Text shown ▸
*** Begin section ***

Van Vu and I have just uploaded to the arXiv our paper “Random matrices: universality of local eigenvalue statistics“, submitted to Acta Math..  This paper concerns the eigenvalues \lambda_1(M_n) \leq \ldots \leq \lambda_n(M_n) of a Wigner matrix M_n = (\zeta_{ij})_{1 \leq i,j \leq n}, which we define to be a random Hermitian n \times n matrix whose upper-triangular entries \zeta_{ij}, 1 \leq i \leq j \leq n are independent (and whose strictly upper-triangular entries \zeta_{ij}, 1 \leq i < j \leq n are also identically distributed).  [The lower-triangular entries are of course determined from the upper-triangular ones by the Hermitian property.]  We normalise the matrices so that all the entries have mean zero and variance 1.  Basic examples of Wigner Hermitian matrices include

  1. The Gaussian Unitary Ensemble (GUE), in which the upper-triangular entries \zeta_{ij}, i<j are complex gaussian, and the diagonal entries \zeta_{ii} are real gaussians;
  2. The Gaussian Orthogonal Ensemble (GOE), in which all entries are real gaussian;
  3. The Bernoulli Ensemble, in which all entries take values \pm 1 (with equal probability of each).

We will make a further distinction into Wigner real symmetric matrices (which are Wigner matrices with real coefficients, such as GOE and the Bernoulli ensemble) and Wigner Hermitian matrices (which are Wigner matrices whose upper-triangular coefficients have real and imaginary parts iid, such as GUE).

The GUE and GOE ensembles have a rich algebraic structure (for instance, the GUE distribution is invariant under conjugation by unitary matrices, while the GOE distribution is similarly invariant under conjugation by orthogonal matrices, hence the terminology), and as a consequence their eigenvalue distribution can be computed explicitly.  For instance, the joint distribution of the eigenvalues \lambda_1(M_n),\ldots,\lambda_n(M_n) for GUE is given by the explicit formula

\displaystyle C_n \prod_{1 \leq i<j \leq n} |\lambda_i-\lambda_j|^2 \exp( - \frac{1}{2n} (\lambda_1^2+\ldots+\lambda_n^2))\ d\lambda_1 \ldots d\lambda_n (0)

for some explicitly computable constant C_n on the orthant \{ \lambda_1 \leq \ldots \leq \lambda_n\} (a result first established by Ginibre).  (A similar formula exists for GOE, but for simplicity we will just discuss GUE here.)  Using this explicit formula one can compute a wide variety of asymptotic eigenvalue statistics.  For instance, the (bulk) empirical spectral distribution (ESD) measure \frac{1}{n} \sum_{i=1}^n \delta_{\lambda_i(M_n)/\sqrt{n}} for GUE (and indeed for all Wigner matrices, see below) is known to converge (in the vague sense) to the Wigner semicircular law

\displaystyle \frac{1}{2\pi} (4-x^2)_+^{1/2}\ dx =: \rho_{sc}(x)\ dx (1)

as n \to \infty.  Actually, more precise statements are known for GUE; for instance, for 1 \leq i \leq n, the i^{th} eigenvalue \lambda_i(M_n) is known to equal

\displaystyle \lambda_i(M_n) = \sqrt{n} t(\frac{i}{n}) + O( \frac{\log n}{n} ) (2)

with probability 1-o(1), where t(a) \in [-2,2] is the inverse cumulative distribution function of the semicircular law, thus

\displaystyle a = \int_{-2}^{t(a)} \rho_{sc}(x)\ dx.

*** End section ***

Information given ▸
*** Begin section ***

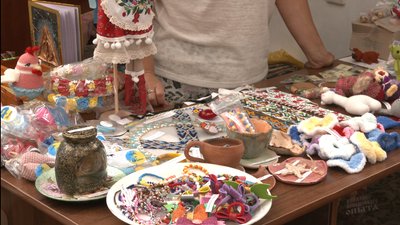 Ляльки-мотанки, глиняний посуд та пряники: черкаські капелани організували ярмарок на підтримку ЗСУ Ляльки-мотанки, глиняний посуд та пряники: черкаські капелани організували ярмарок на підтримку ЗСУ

*** End section ***
*** Begin section ***

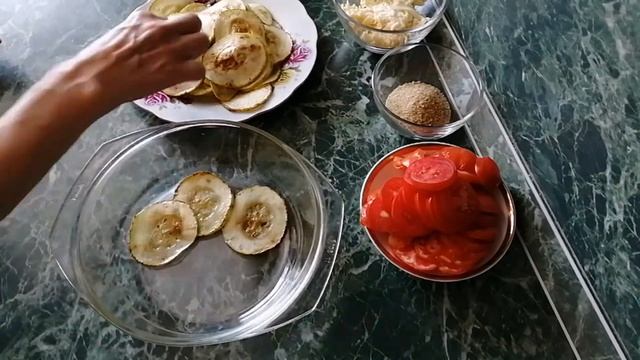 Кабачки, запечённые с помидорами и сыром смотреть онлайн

*** End section ***

Parts of the exercise ▸
1) Give the random matrix post again from "We will make" up to and including "such as GUE).", swapping "iid" for "independent and identically distributed".
2) Write the next part of the random matrix post, picking up right after its final line.

Results for the exercise ▸
1)
We will make a further distinction into Wigner real symmetric matrices (which are Wigner matrices with real coefficients, such as GOE and the Bernoulli ensemble) and Wigner Hermitian matrices (which are Wigner matrices whose upper-triangular coefficients have real and imaginary parts independent and identically distributed, such as GUE).

2)
Furthermore, the distribution of the normalised eigenvalue spacing \sqrt{n} \rho_{sc}(\frac{i}{n}) (\lambda_{i+1}(M_n) - \lambda_i(M_n)) is known; in the bulk region \varepsilon n \leq i \leq 1-\varepsilon n for fixed \varepsilon > 0, it converges as n \to \infty to the Gaudin distribution, which can be described explicitly in terms of determinants of the Dyson sine kernel K(x,y) := \frac{\sin \pi(x-y)}{\pi(x-y)}.  Many further local statistics of the eigenvalues of GUE are in fact governed by this sine kernel, a result usually proven using the asymptotics of orthogonal polynomials (and specifically, the Hermite polynomials).  (At the edge of the spectrum, say i = n-O(1), the asymptotic distribution is a bit different, being governed instead by the  Tracy-Widom law.)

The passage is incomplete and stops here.